My group is interested in the intracellular mechanisms regulating NADPH oxidase function in neutrophils and the control of neutrophil and eosinophil survival by hypoxia and inflammatory cytokines. This work has a particular focus on the role of phosphoinositide 3-kinase and HIF-alpha isoforms in these processes. We also have a translational research programme, which uses radiolabeled autologous granulocytes (both neutrophils and eosinophils) combined with SPECT-CT to examine granulocyte kinetics, function and fate in vivo. For more details regarding the PIs research background read more below.
My interest in cell signalling developed during my MRC Training Fellowship with Professor Nahorski in the Department of Cell Physiology and Pharmacology at Leicester. Using bovine trachealis as a model system I provided the first direct pharmacological proof of an inositol 1,4,5-trisphosphate (Ins(1,4,5)P3) receptor in smooth muscle and demonstrated the importance of agonist-stimulated metabolism of Ins(1,4,5)P3 in generating the rapid and transient Ins(1,4,5)P3 ‘spike’ seen following contractile agonist stimulation. During this work I also identified a novel pathway for Ins(1,4,5)P3 metabolism to Ins(4,5)P2 and helped develop the first radio-receptor assay for measuring Ins(1,4,5)P3 and PtdIns(4,5)P2 mass.
Following my move to Edinburgh as a Lecturer and then Wellcome Trust Senior Clinical Fellow working with Professor Chris Haslett, I applied my training in lipid-derived second messengers to investigate the mechanisms linking the processes of granulocyte priming, activation and apoptosis. These studies continued follwing my move to Cambridge. Neutrophil priming is an event whereby the response of the cell to an activating stimulus is augmented greatly by prior exposure to a priming agent (eg. LPS, TNFalpha) and is a critical determinant of the pathogenic capacity of these cells in vivo. I demonstrated a cardinal role for phosphoinositide 3-kinase (PI3-kinase) activation and PtdIns(3,4,5)P3 generation in triggering superoxide anion release in neutrophils and that up-regulation of this pathway is the central mechanism underlying priming. In collaboration with Drs Hawkins and Stephens at the Babraham Institute, we demonstrated that the myeloid restricted Gbeta/gamma-regulated PI3-kinase (p101/PI3-kinase-gamma) is the principal source of agonist-stimulated PtdIns(3,4,5)P3 in neutrophils, work that involved the generation of a unique p101/ PI3-kinase-gamma mouse knockout.

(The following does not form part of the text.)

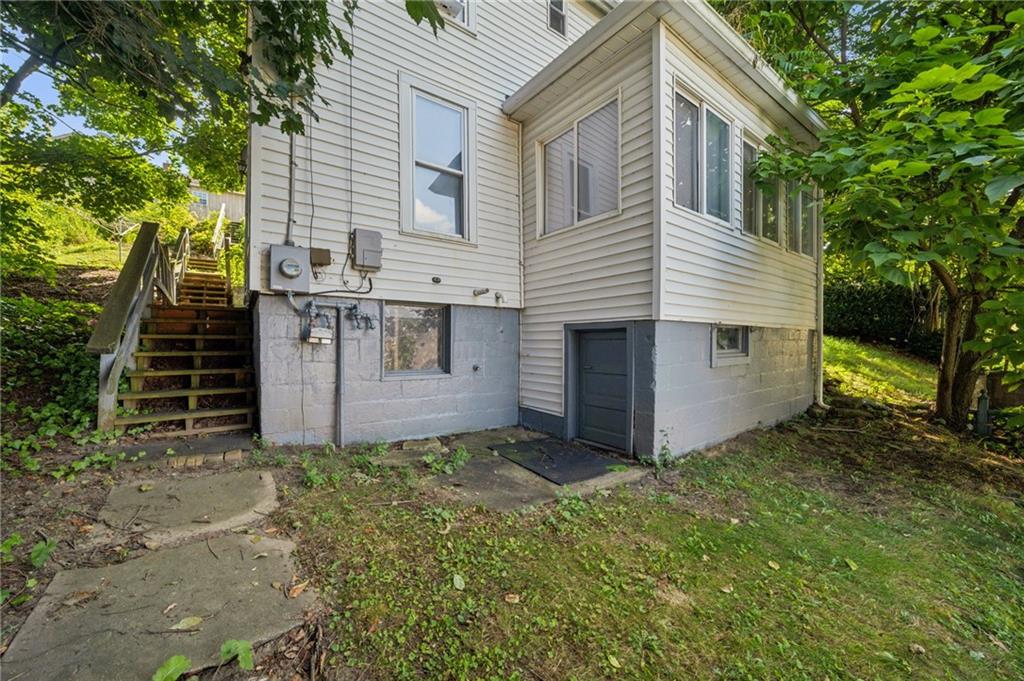 311 Lowell Street Vandergrift, PA 15690 - Photo 24 of 25 a view of a house with a yard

These studies also revealed the mechanism whereby PtdIns(3,4,5)P3 activates the NADPH oxidase namely via a direct interaction between PtdIns(3)P, a metabolite of PtdIns(3,4,5)P3, and the PX domain of the p40phox oxidase subunit.

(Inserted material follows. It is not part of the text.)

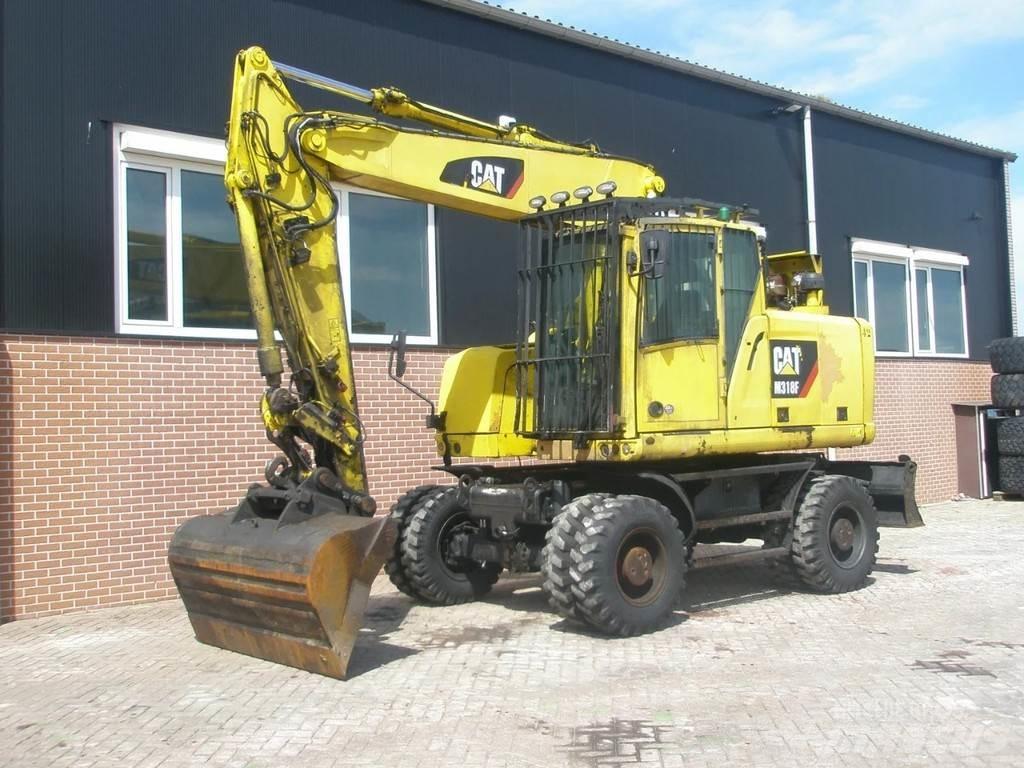 CAT M318F  휠 굴삭기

My group revealed for the first time that neutrophil priming is reversible and that these cells can participate in a complete cycle of priming, de-priming and re-priming. This observation refuted the view that priming is a terminal event and suggests that neutrophils primed in vivo can be retained in the pulmonary circulation and allowed to de-prime before re-entering the circulation. This has been confirmed using laser trapping of neutrophils where we have preliminary data to suggest that de-priming can be accelerated by repetitive stretch. To test the above hypothesis we have developed techniques using 111-Indium and 99m-Technicium-labelled autologous granulocytes, which have allowed us to make the first measurements of single pass neutrophil transit across the lung in man; these confirm major initial retention of ex-vivo primed cells by the pulmonary circulation followed by slow but complete release. These studies have now been extended into studying human eosinophil kinetics in vivo, where we hope to develop clinically useful eosinophil scanning and techniques to quantify lung-specific uptake.

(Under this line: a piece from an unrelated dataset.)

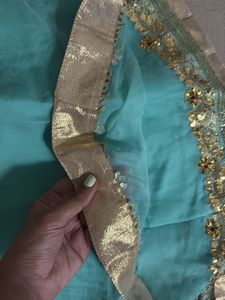 Elegant Teal Saree with Golden handwork  Border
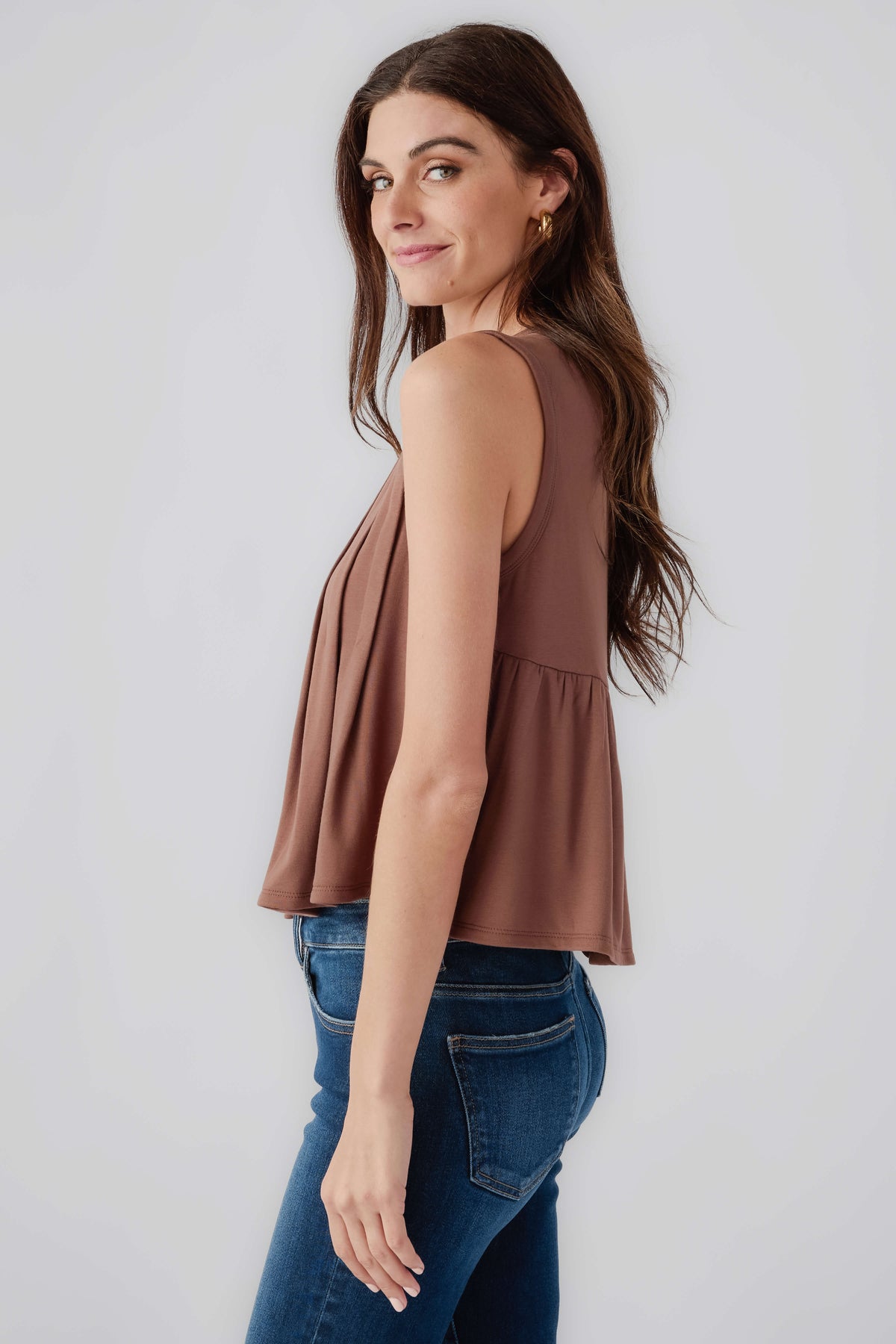 Chocolate sleeveless pleated top with round neck, side view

In collaboration with Dr Sarah Walmsley and Professor Moira Whyte at Sheffield University my group has also demonstrated that priming and hypoxia have profound effects on neutrophil longevity. We have generated evidence in both human and murine cells that Class I PI3-kinases and NF-kappaB play dominant roles in this survival effect and have provided the first demonstration of hypoxic sensing in neutrophils together with a molecular explanation for the profound survival effect of hypoxia in neutrophils.
Together, these studies have provided novel insights into the roles of Ins(1,4,5)P3 in pharmaco-mechanical coupling and PI3-kinase and hypoxia in neutrophil priming and survival; this latter work predicts that the myeloid restricted PI3-kinase-gamma and the hypoxia-PHD-HIF-1alpha axis represent important pharmacological targets in granulocytic inflammation.
Scanning EM showing the striking differences in the appearance of apoptotic (top left and top right) and non-apoptotic human neutrophils.
Eosinophil accumulation within a bronchial wall blood vessel
SPECT image across the upper thorax of a human subject demonstrating the distribution of 99mTc-labelled autologous neutrophils 4 hours post-injection. The vertebrae, sternum and ribs are evident peripherally together with activity in the central mediastinal blood vessels; the red ROI represent the lung fields.